▶ [PROBLEM SET]:
(a) Answer these questions using the interview about the "Final Sale" exhibition:
(i) In 1933, about what percentage of Berlin's population was Jewish?
(ii) What subject does Christoph Kreutzmüller teach at the Humboldt University of Berlin?
(iii) About how many businesses from the database appear on the public computer terminal at the Leo Baeck Institute?
(b) Carry on the interview about the "Final Sale" exhibition from the point where it stops.

▶ [DOCUMENT PASSAGE]:
※

“We have to find ways to make history personal.” An Interview with the Curators of “Final Sale”

A Berlin dairy in 1930.

In 1933, Berlin was the center of Jewish life within Germany.  Though Jews made up less than one percent of Germany’s population, nearly a third of all Germany’s Jews lived in Berlin, where they constituted about four percent of the city’s population and owned an estimated 40,000 businesses.

Accordingly, Berlin was in many ways the center of the persecution and expropriation of German Jews after the Nazis assumed power in 1933.  However, until recently, there had been little systematic study of the economic and commercial lives of Jews in Nazi Berlin.  LBI spoke to Christoph Kreutzmüller, one of the historians behind the new exhibition, “Final Sale. The End of Jewish Owned Businesses in Berlin” and Humboldt University press spokesperson Thomas Richter about why such a project was so long in coming, why Berlin was considered a safe haven by many Jewish entrepreneurs, and why it is important to make history personal.

How did your research project turn into this exhibition?

Christoph Kreutzmüller teaches Modern German History at the Humboldt University of Berlin

CK: I started this research project to catalogue the whole spectrum of Jewish-owned businesses in Berlin, which was something no one had ever done before.

Eventually, it became time to tell the city about what we found. After all, we were researching in Berlin about Berlin.  It is very important to the Humboldt University, the research is not done in the ivory tower, but within the context of society as such.

At the Leo Baeck Institute, we are also presenting a segment of about 8,000 businesses from our database on a public computer terminal, which is the first time this data has been publicly available anywhere.

※

▶ [RECORDS SHOWN]:

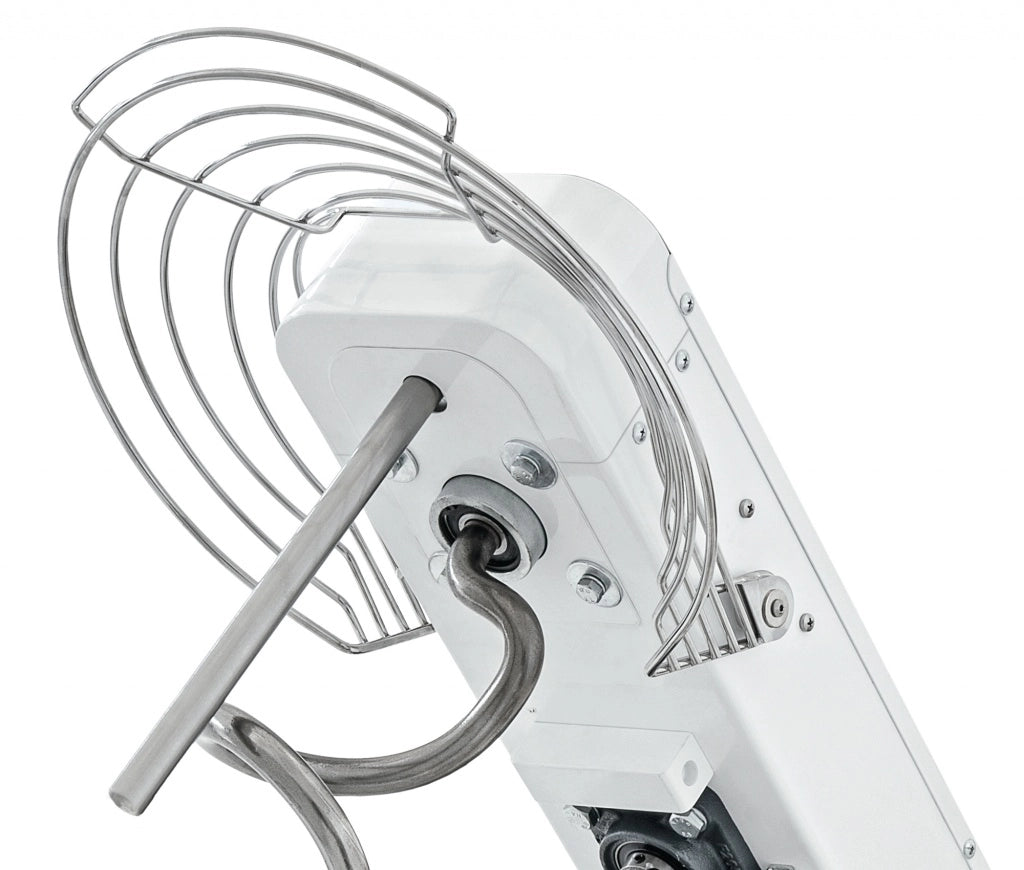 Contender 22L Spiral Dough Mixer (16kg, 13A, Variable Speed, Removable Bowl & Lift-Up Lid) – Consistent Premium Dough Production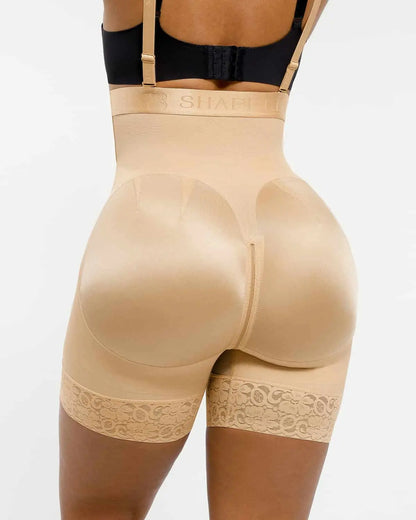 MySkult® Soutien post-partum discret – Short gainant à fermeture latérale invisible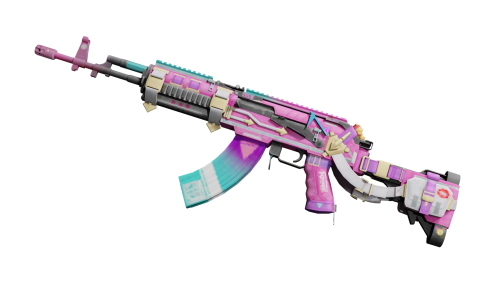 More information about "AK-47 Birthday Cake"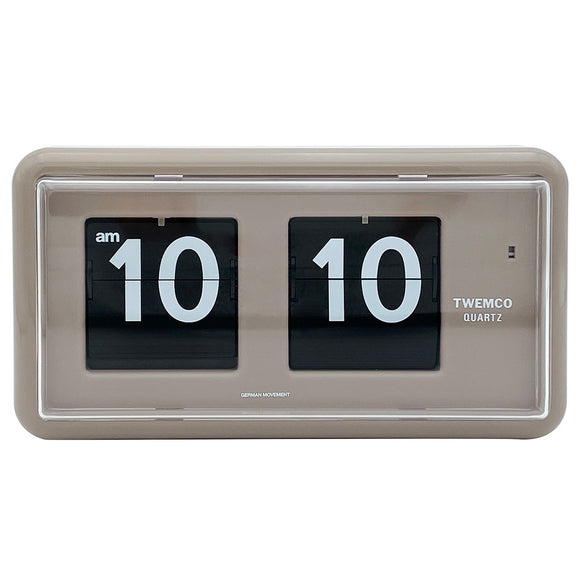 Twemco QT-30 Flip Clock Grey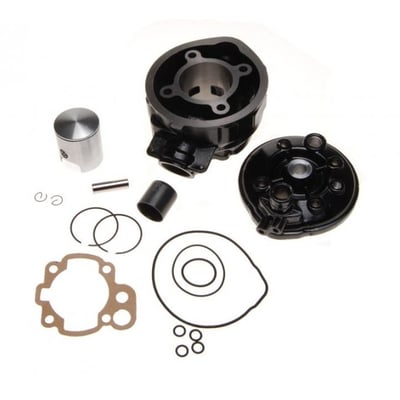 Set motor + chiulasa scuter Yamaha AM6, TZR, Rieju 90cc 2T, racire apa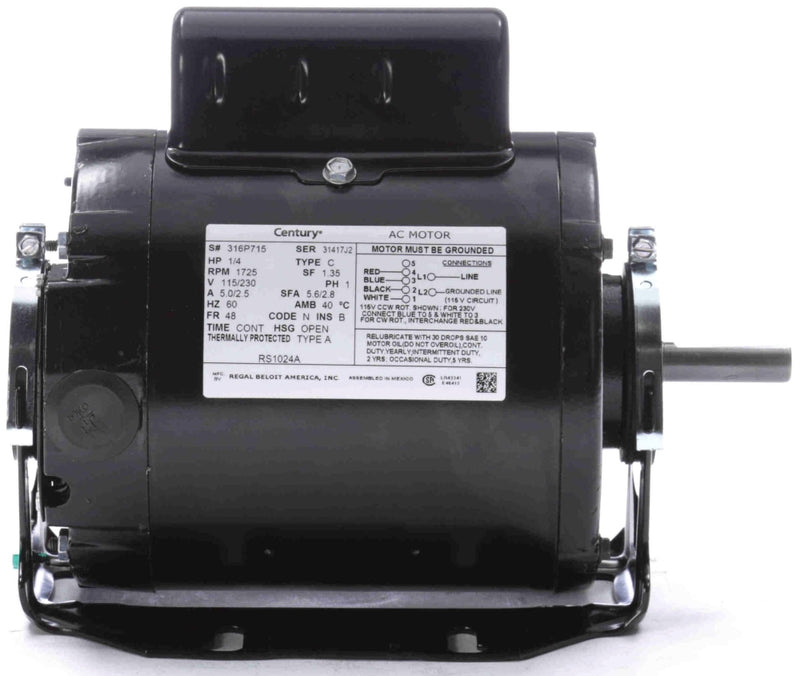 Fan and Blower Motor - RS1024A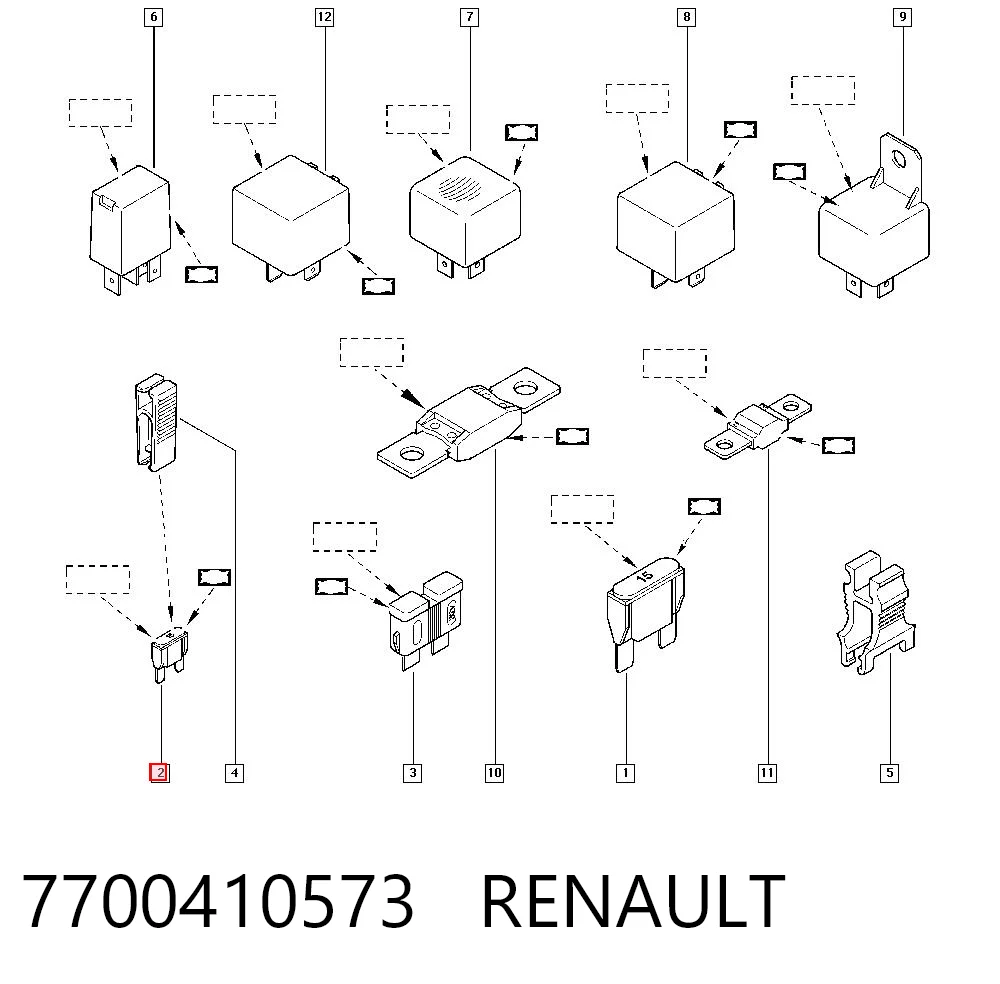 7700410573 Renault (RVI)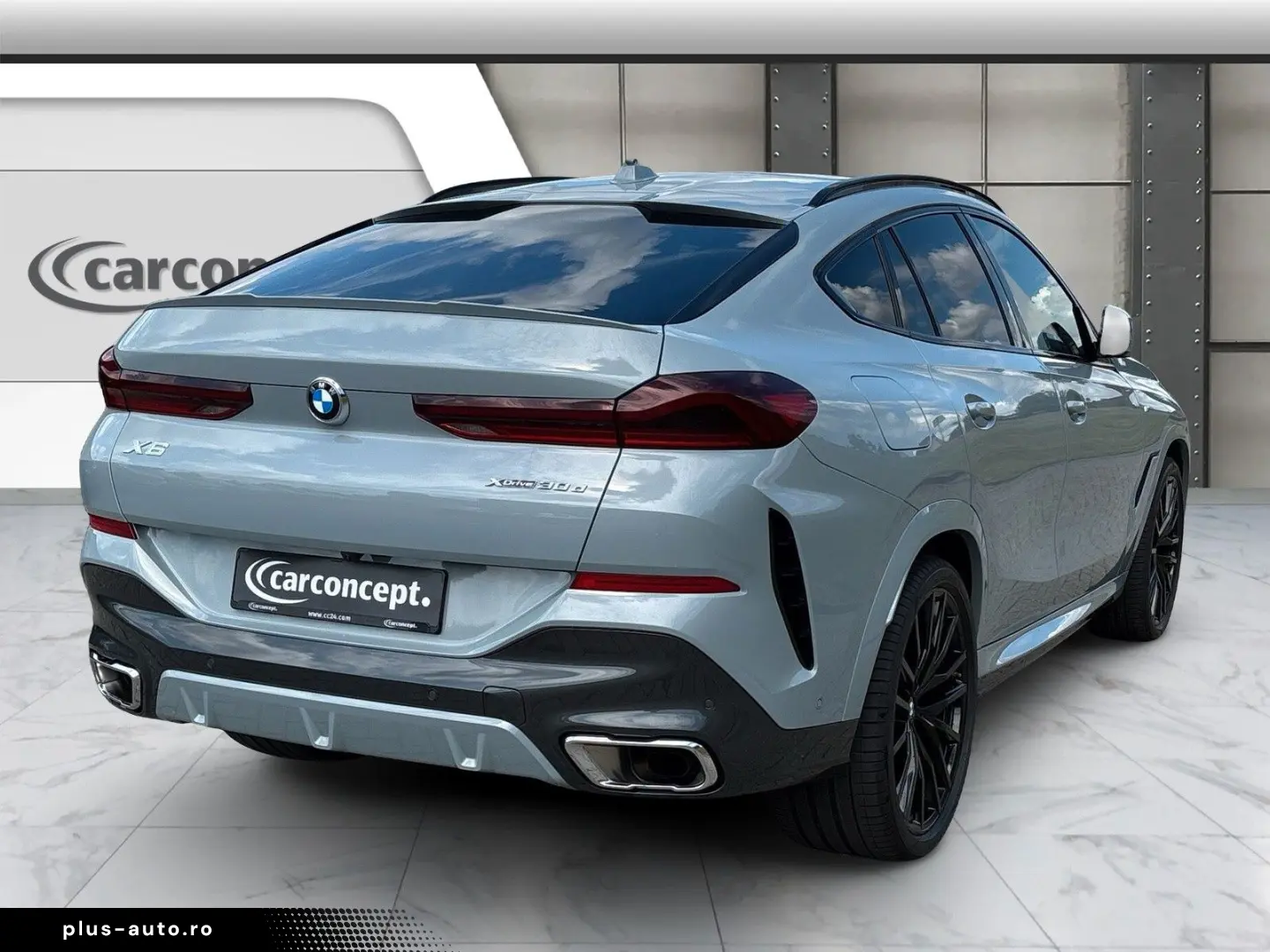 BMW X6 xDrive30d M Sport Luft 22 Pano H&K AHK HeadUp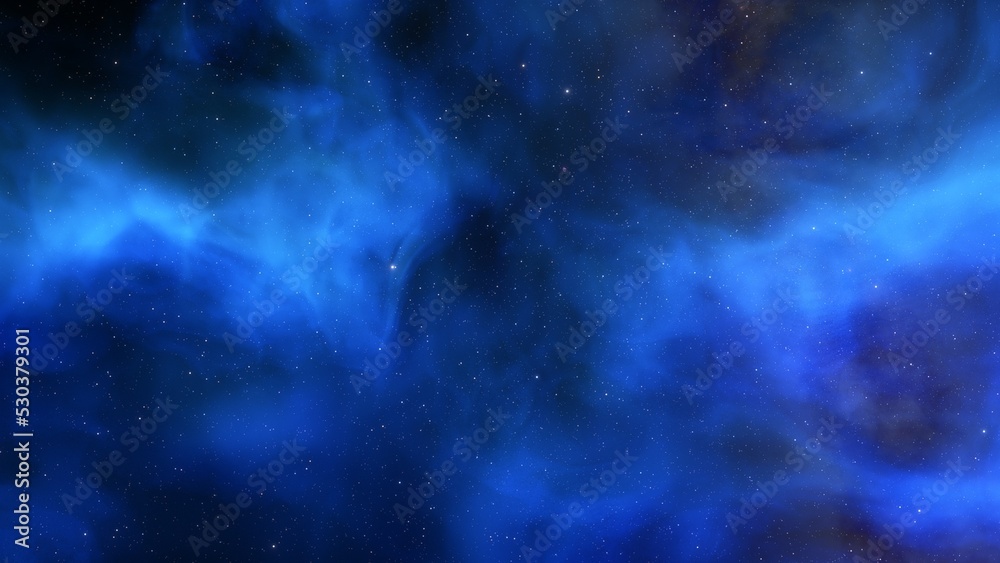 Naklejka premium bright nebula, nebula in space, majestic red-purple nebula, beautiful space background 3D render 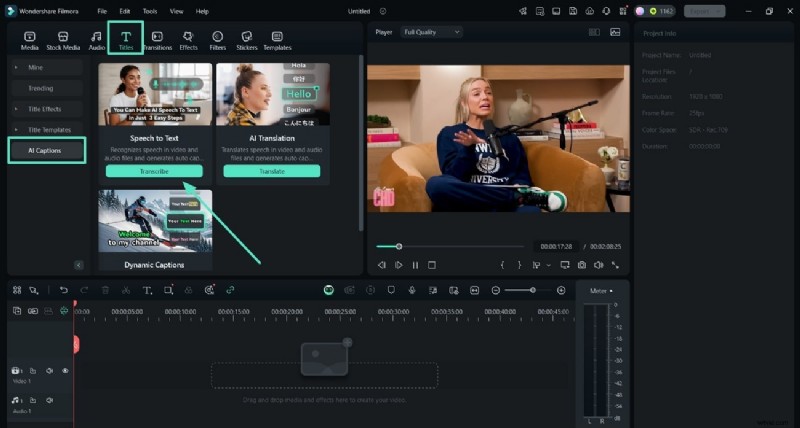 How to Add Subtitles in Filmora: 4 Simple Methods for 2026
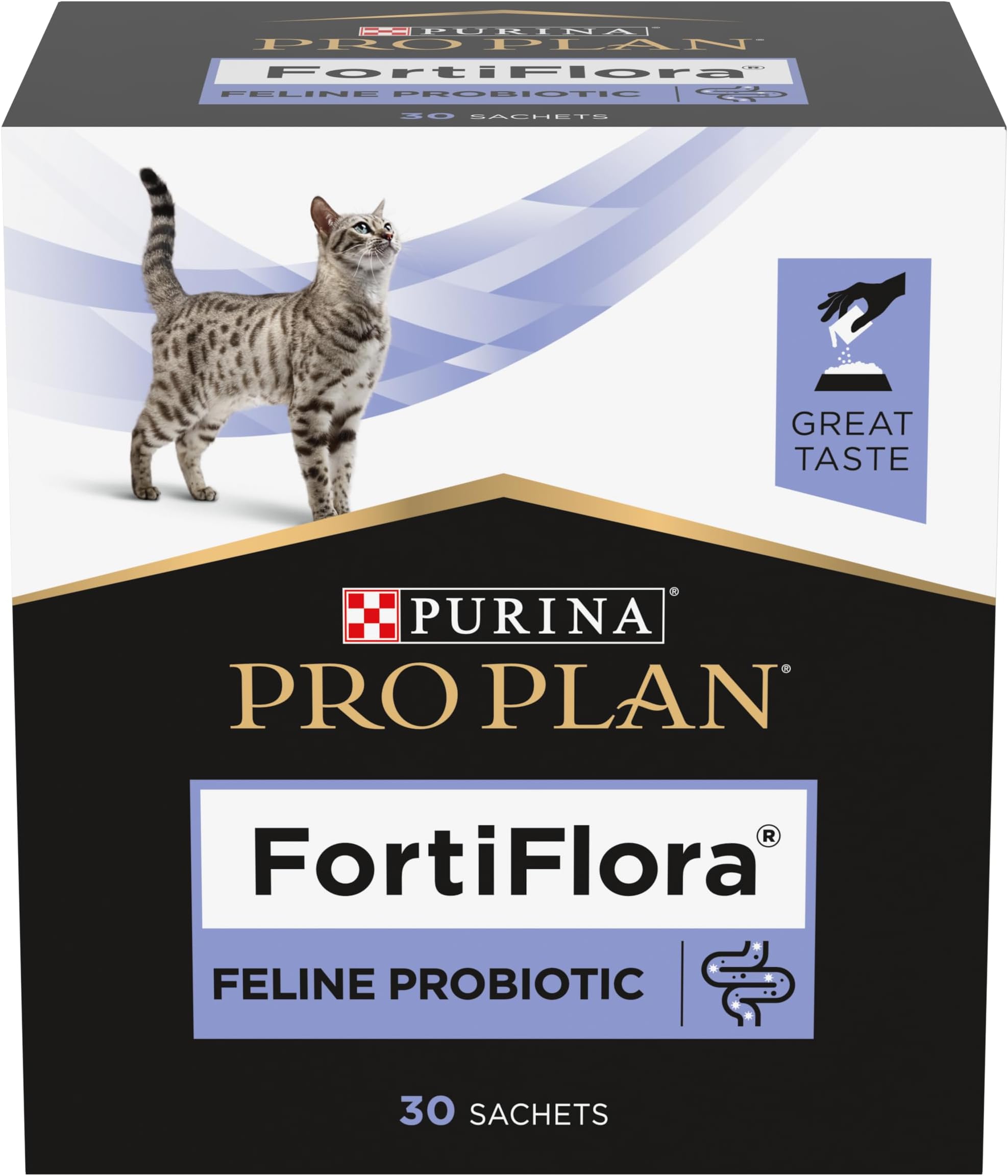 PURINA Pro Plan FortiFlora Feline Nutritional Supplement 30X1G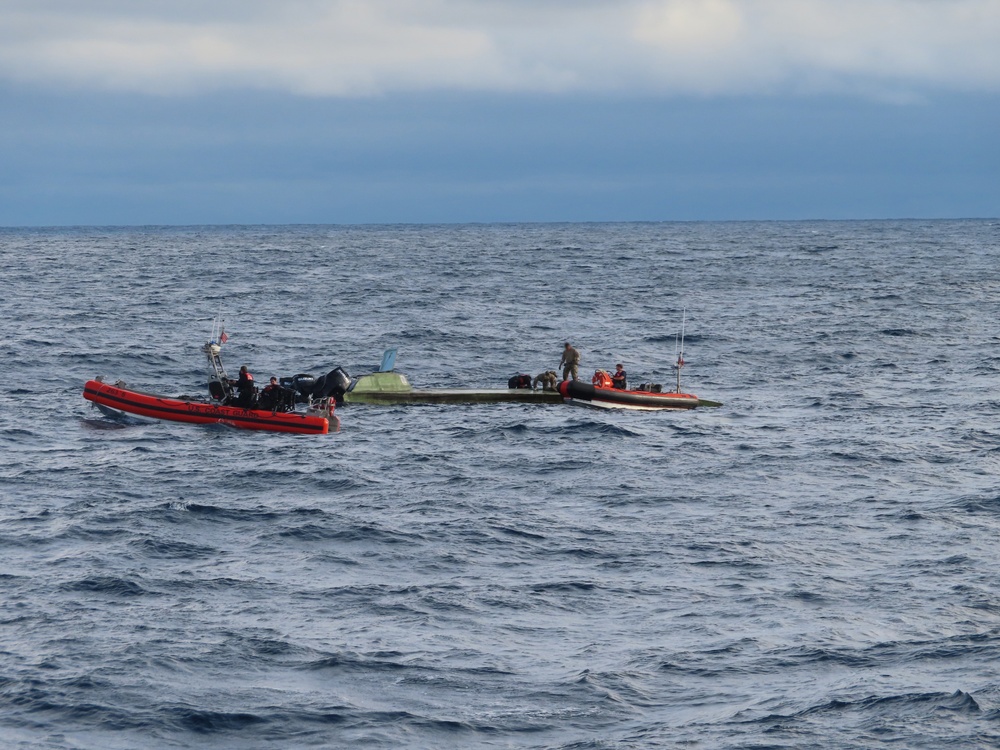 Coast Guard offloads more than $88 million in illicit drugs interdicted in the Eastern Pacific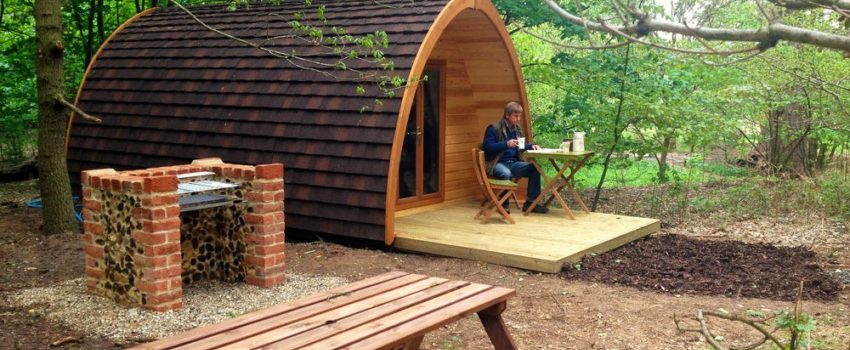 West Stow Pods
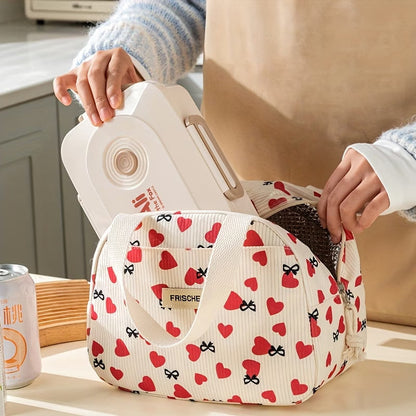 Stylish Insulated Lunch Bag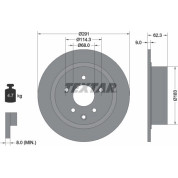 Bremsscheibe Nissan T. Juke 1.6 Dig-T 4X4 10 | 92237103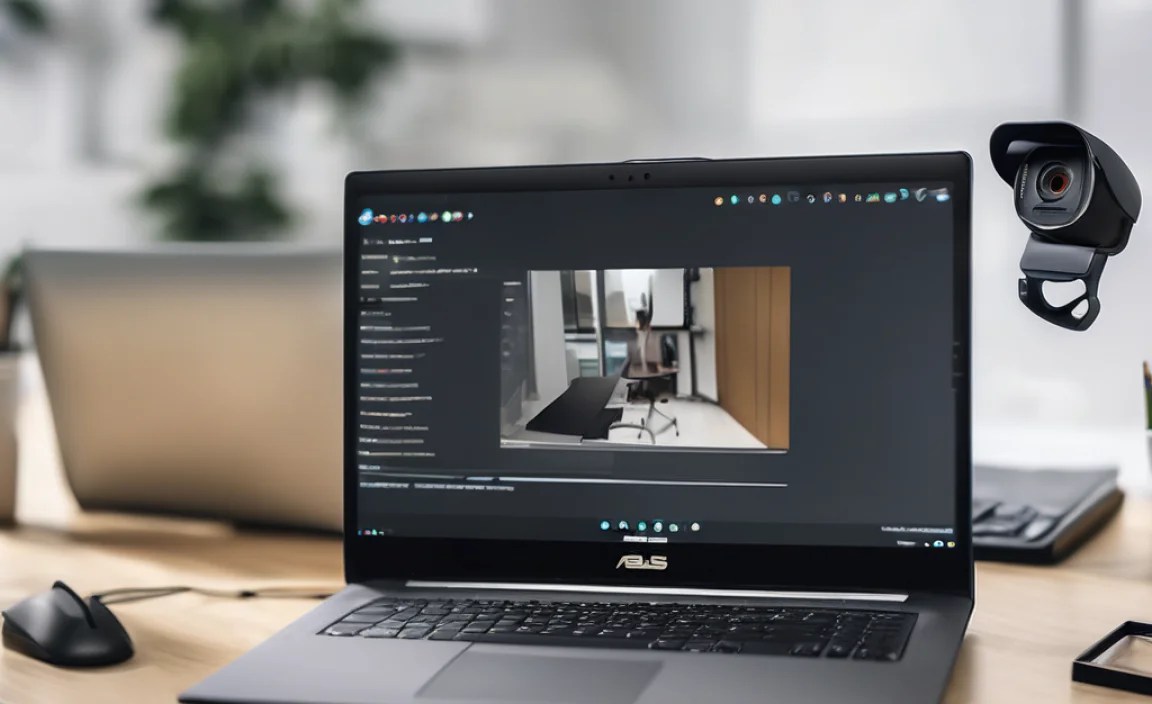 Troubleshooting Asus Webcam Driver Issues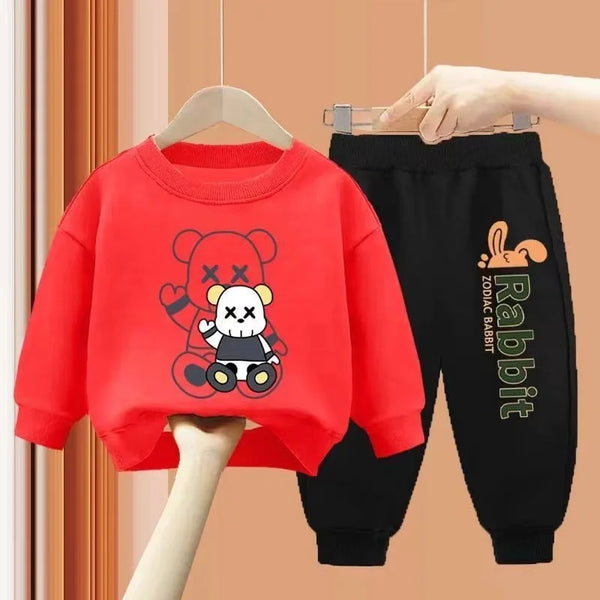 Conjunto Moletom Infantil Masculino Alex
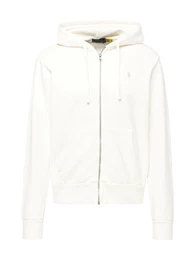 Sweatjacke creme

※

▶ [SET OF ANSWERS]:
(a)
(i) About four percent.
(ii) Modern German History.
(iii) About 8,000.

(b)
Why do you think it took so long for someone to approach this topic systematically?

TR: There has been so much research, and there is so much awareness, about what was lost in the realm of culture as a result of the Holocaust. It doesn’t always occur to people to think about business and economics in the same terms.

Christoph is an economist as well as a historian, which is critical for understanding the methods of expropriation.  People were not always physically thrown out of their businesses.  They were pressured into selling it or handing the business over.  There was a lot of economic intimidation used to force people out of their businesses.

CK: It’s the size, too. Berlin was the center of Jewish life in Germany, and one in three Jews lived there. It was also the center of German commerce. Forty percent of all public limited companies or Aktiengesellschaften were registered in Berlin, as well as all the banks. It wasn’t Frankfurt back then, it was Berlin.  The stock exchange in Berlin was like Wall Street.

Then, you have to consider the fact that the city was divided until 1990. That simply meant that a lot of research could not be done on Berlin because the archives were separated. It wasn’t until a few years ago that the archives were really integrated.

Finally, even though Raul Hilberg stressed that expropriation was an important step and part of the process of the persecution, there has not been a lot of research on what this meant. Historians tend to write political history, thinking that economic history is a different matter. It isn’t, of course. It’s just the other side of the coin.

Reading the exhibition catalog, you can see how deep and complex the legalistic chicanery that went into expropriating people often was, but also how sophisticated many of the survival strategies were.

CK: Many of the survival strategies were quite successful for a time.  First of all, people began directing their business toward Jews.  You can see a striking increase in the number of advertisements in Jewish papers around the time the persecution began.

Nissim Zacouto (1892-1987) and his wife Norma in Berlin, 1922. Zacouto was a Turkish Jew who built one of Berlin's premiere oriental carpet businesses. After 1938, some of his customers included Jews who hoped to save some of their assets by buying expensive carpets and transferring them abroad as simple rugs.

A second strategy was trying to move more of your business abroad.  As long as you earned hard currency, you were somewhat protected, because the regime needed hard currency.  This was very difficult, but if you did business abroad, you could try to keep some of your assets abroad, for example by not demanding immediate payment.  Then, you could try to emigrate.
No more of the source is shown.